▸ STATED EXERCISE 1
In the forum thread on the gender pay gap, list the replies to the opening question by quoting the first sentence of each.

▸ EXCERPT PROVIDED
###

Do you think stereotypes play a role in the gender pay gap? Why/ why not?
- FoofaLv 79 months ago
Every serious study on the gender pay gap in the 21st century has concluded that minus motherhood there really IS no gender pay gap. The problem isn't that we need to pay women more or men less. It's that we need the same kind of family leave policies every other developed nation has. The only person I know who was actually fired for leaving work to attend a parent/teacher conference was a man. So this issue really isn't just one for women to worry about. The US claims to champion "family values" yet makes it as difficult as possible for a private sector worker to actually perform the functions necessary to having a family.
- GodLv 510 months ago
THERE IS NO GENDER PAY GAP.
- ChemFlunkyLv 710 months ago
To those saying there is no "gender pay gap", yes there bloody well is. Men, on average, are paid more than women, on average, to the tune of around 75 cents on the dollar. This is not an apples-to-apples comparison of men vs women working the same jobs with the same experience and so on, but that doesn't mean that none of it is due to bias.

###

▸ INPUT
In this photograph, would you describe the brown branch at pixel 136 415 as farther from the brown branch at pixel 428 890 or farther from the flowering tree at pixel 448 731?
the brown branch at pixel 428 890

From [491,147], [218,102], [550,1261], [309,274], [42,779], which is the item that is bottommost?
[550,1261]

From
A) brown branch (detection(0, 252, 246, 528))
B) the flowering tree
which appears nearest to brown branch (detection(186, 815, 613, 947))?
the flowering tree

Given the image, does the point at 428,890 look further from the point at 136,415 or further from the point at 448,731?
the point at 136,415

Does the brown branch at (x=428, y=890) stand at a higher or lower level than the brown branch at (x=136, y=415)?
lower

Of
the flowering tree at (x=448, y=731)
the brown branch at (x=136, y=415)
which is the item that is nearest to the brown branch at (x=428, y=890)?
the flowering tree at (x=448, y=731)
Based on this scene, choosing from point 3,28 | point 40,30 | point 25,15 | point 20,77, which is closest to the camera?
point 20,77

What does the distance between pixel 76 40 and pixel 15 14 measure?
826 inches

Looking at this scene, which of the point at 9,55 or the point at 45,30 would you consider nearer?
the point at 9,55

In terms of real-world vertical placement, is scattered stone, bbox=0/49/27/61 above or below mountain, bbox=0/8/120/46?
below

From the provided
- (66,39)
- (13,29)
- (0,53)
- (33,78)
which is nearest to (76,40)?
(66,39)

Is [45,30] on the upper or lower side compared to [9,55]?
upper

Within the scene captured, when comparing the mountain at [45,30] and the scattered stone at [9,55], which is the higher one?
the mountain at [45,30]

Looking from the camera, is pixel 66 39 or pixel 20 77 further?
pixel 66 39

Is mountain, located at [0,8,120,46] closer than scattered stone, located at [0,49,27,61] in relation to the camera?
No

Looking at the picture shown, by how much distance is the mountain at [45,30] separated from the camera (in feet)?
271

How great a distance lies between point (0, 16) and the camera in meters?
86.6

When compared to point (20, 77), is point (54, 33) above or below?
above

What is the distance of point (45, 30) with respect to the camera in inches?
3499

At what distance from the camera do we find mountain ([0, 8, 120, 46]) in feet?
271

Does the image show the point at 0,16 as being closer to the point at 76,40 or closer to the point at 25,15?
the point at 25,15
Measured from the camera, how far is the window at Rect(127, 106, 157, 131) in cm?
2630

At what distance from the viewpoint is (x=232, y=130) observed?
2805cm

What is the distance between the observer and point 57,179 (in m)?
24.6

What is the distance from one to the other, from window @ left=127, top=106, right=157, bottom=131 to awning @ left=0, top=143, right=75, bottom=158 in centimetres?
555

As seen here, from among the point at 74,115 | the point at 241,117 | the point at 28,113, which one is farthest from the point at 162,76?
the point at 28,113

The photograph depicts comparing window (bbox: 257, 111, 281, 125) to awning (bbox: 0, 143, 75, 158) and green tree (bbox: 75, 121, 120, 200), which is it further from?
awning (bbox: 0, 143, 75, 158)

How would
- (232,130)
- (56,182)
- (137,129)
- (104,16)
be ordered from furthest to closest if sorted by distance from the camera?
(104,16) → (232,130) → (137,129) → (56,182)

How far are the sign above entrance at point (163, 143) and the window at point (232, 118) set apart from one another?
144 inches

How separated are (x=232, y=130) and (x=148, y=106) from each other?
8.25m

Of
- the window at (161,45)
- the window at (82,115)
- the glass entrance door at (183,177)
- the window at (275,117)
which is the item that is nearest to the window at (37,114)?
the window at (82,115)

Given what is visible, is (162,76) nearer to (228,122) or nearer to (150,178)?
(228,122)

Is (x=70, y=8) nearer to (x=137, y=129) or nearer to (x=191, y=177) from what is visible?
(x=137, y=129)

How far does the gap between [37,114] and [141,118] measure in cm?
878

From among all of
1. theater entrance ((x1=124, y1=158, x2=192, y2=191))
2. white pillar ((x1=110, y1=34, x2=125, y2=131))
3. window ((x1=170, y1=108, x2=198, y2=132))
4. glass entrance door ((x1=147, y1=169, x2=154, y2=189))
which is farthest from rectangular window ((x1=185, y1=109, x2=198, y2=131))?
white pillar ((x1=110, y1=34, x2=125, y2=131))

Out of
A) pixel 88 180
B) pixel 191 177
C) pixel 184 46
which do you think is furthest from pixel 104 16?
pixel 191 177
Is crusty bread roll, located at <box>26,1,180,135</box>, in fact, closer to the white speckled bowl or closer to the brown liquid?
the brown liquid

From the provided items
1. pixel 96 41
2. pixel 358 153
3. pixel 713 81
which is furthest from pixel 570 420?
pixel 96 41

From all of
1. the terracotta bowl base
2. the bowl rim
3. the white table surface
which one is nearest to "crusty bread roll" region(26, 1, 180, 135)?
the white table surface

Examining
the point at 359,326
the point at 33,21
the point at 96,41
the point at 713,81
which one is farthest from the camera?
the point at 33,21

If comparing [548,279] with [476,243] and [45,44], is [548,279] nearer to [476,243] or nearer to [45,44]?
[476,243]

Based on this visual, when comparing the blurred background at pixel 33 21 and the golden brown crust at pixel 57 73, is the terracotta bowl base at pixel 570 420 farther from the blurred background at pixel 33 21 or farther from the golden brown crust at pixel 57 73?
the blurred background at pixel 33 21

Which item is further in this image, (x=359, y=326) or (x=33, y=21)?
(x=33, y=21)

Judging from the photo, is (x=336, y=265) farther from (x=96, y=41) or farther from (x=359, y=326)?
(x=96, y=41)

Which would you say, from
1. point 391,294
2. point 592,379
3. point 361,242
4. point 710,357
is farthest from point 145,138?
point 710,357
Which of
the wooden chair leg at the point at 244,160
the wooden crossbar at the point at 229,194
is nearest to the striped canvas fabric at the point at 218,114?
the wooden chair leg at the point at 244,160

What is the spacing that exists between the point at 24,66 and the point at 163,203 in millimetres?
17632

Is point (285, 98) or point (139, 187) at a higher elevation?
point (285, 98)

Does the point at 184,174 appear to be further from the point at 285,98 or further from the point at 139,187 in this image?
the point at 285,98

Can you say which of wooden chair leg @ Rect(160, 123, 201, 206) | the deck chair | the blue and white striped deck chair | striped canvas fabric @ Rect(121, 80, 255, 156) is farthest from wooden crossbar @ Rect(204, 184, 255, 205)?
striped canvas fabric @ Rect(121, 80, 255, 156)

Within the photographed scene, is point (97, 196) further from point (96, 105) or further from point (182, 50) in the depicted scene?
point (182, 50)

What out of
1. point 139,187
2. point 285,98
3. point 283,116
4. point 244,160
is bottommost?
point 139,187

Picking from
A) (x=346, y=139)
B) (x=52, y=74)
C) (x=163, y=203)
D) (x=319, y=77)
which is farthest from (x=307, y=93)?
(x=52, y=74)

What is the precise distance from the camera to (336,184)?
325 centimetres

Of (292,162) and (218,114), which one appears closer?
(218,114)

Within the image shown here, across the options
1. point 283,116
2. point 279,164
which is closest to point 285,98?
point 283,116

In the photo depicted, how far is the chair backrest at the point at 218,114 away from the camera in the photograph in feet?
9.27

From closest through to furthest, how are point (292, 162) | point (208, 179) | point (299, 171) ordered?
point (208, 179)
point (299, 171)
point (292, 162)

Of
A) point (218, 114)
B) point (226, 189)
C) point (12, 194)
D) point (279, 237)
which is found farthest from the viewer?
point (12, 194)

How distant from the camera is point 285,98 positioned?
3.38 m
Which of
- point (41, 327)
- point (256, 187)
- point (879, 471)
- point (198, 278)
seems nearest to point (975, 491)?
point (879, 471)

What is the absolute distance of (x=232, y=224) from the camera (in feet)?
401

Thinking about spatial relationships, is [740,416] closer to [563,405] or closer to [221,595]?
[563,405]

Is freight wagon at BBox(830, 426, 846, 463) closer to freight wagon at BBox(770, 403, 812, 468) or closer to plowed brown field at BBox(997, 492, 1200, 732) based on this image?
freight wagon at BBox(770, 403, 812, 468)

###

▸ STATED EXERCISE 2
In the records, rewrite the part that opens with the line containing "From closest through" and runs to the end of the records, replacing "viewer" with "observer" and leaving everything else unchanged.

▸ RESPONSE 1
- Every serious study on the gender pay gap in the 21st century has concluded that minus motherhood there really IS no gender pay gap.
- THERE IS NO GENDER PAY GAP.
- To those saying there is no "gender pay gap", yes there bloody well is.

▸ RESPONSE 2
From closest through to furthest, how are point (292, 162) | point (208, 179) | point (299, 171) ordered?
point (208, 179)
point (299, 171)
point (292, 162)

Of
A) point (218, 114)
B) point (226, 189)
C) point (12, 194)
D) point (279, 237)
which is found farthest from the observer?
point (12, 194)

How distant from the camera is point 285,98 positioned?
3.38 m
Which of
- point (41, 327)
- point (256, 187)
- point (879, 471)
- point (198, 278)
seems nearest to point (975, 491)?
point (879, 471)

What is the absolute distance of (x=232, y=224) from the camera (in feet)?
401

Thinking about spatial relationships, is [740,416] closer to [563,405] or closer to [221,595]?
[563,405]

Is freight wagon at BBox(830, 426, 846, 463) closer to freight wagon at BBox(770, 403, 812, 468) or closer to plowed brown field at BBox(997, 492, 1200, 732) based on this image?
freight wagon at BBox(770, 403, 812, 468)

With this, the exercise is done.